Diary: 'This is my home!'

IssueFebruary - March 2024
Comment by Cath

It’s late and I’m sitting in a lovely big bedroom, in a (mostly) old farmhouse. As I write I can hear the sound of young communards and commune visitors training in the shed across the yard – the rhythmic sounds of the punchbag getting hit and then the whoops and laughs at the end of the exercise.

My new partner-in-crime is reading in bed: Black Against Empire, an analysis of the Black Panthers. And although the church bells mysteriously stopped ringing the hours some days ago, the regular alarm from the level crossing is going strong.

For the last week, we’ve been COVID-quarantined in our room, and marvellous housemates have brought us delicious and healthy food twice a day, plus drinks including home-made fire cyder vinegar for immunity boosting.

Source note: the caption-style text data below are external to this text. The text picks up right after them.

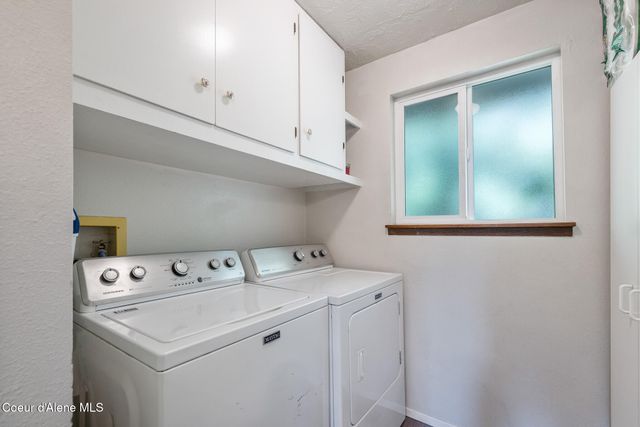 1505 E 1st Ave, Post Falls, ID 83854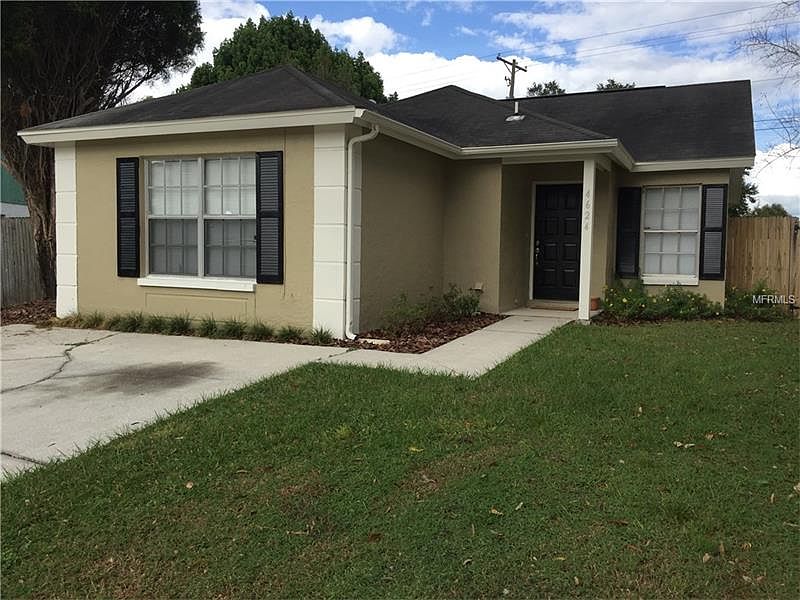 2nd image of 4624 Eastwind Dr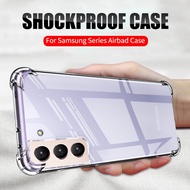 casing For Oppo A16 A12 A5S A15 A54 A94 A93 A3S F11 Pro F9 F7 F5 F1S A9 A5 2020 A53 A31 A92 A52 A37 A83 A74 Reno 2 2F 3 4 5 6Z 7 Pro TPU soft shell anti-fall mobile phone Case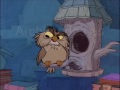 The Rescuers Disneystyle8 Style Cast Video REMAKE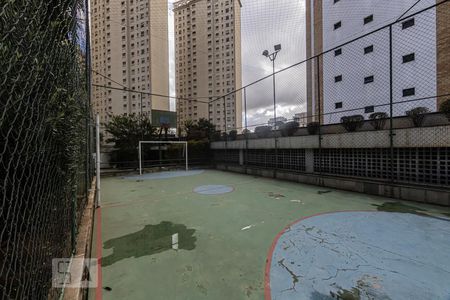 Apartamento à venda com 170m², 4 quartos e 2 vagasQuadra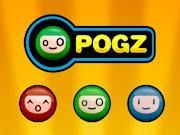 POGZ - Online Free Game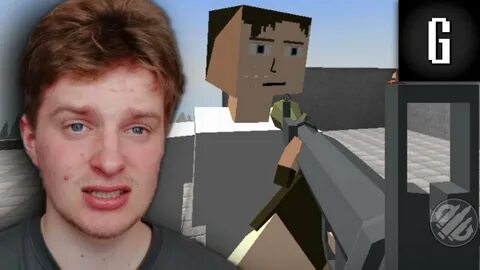 Gorebox 15.0 13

My word, I’m so lucky and so happy, how wonderful that this is my home! A new home since October and one we’ll likely stay in for a few years, until we have enough communards for the next stage.

The power of personal capital has moved A Commune in the North onto step three of our journey of a thousand miles – we’ve bought one of the oldest buildings in the middle of Bentley, housing eight of us (with help from the converted Luton van on the drive).

The last four months have seen us turn into a closer community, well-resourced and able to host a stream of visitors. The property is amazing – as a former ice-cream producer, it has a massive workshop with two large cold stores, which could come in handy for any number of businesses. It also boasts a hot tub and a man-cave (aka shed with a bar and glass doors), renamed ‘the non-binary nook’, now serving as a gym.

September: We buy the house, we host our autumn gathering, we gain three new learners who move in, we cater the music and harvest festival and we get the van stored on our drive. We lend the Skate Co-op £5k for Christmas stock.

October: Two of us move over from our rented house, a third leaves their family to move into the commune, two of us get together and decide to share a room from the get-go. The hot water breaks, the bath overflow breaks and floods the cellar – unrelatedly, we realise we’ll have to remove the render from a wall. We cater the Halloween skate jam at Doncaster Skate Co-op, which is doing really well. Our learners become a growing apprentice at the farm, a Doncopolitan magazine apprentice and a jewelry apprentice in the craft shed/skate-park mural painter.

November: We decide to register ‘Good Intentions’ housing co-op (to take ownership of the house), two of us go to Basel, Switzerland, for a Kurdish Freedom Movement conference, four of us go to the Radical Routes gathering, we increase the number of regular meetings significantly, and we have our first feelings meeting and Tekmil (giving and receiving critiques against revolutionary values). We discover the second boiler – that explains everything. The workshop blossoms into a functional space. We lose one of our learners – the first resident to leave the commune – it feels very sad. We gain a commune-enthusiastic new boyfriend and regular cook.

December: We gain a long-term guest replacing our lost learner, we start deeper learnings and book club, we lend Anarres Housing Co-op in Bristol a £7k bridging loan, we host our winter gathering, we cater the Christmas skate jam. The internet and both washing machines break, we put in a £1,200 wholefood order, we host (our own) parents and kids for the festive season.

January so far: We get half the skate park loan back, we get COVID, we host a ‘Paludiculture Farm Hack’ planning event. We still haven’t submitted the registration forms for Good Intentions Housing Co-op....

Reading this back, I am struck (again) by how lucky we are to have the money to facilitate this progress. It’s not a lot in house-buying terms, but it’s enough to not have to worry about a broken boiler and to help out other projects short-term.

So many co-ops struggle for years to get housed and all it took for us was to have one person with a small Birmingham house who’s up for collectivising their wealth. Imagine how many people could have more stable, healthier lives if more personal wealth could be similarly unlocked.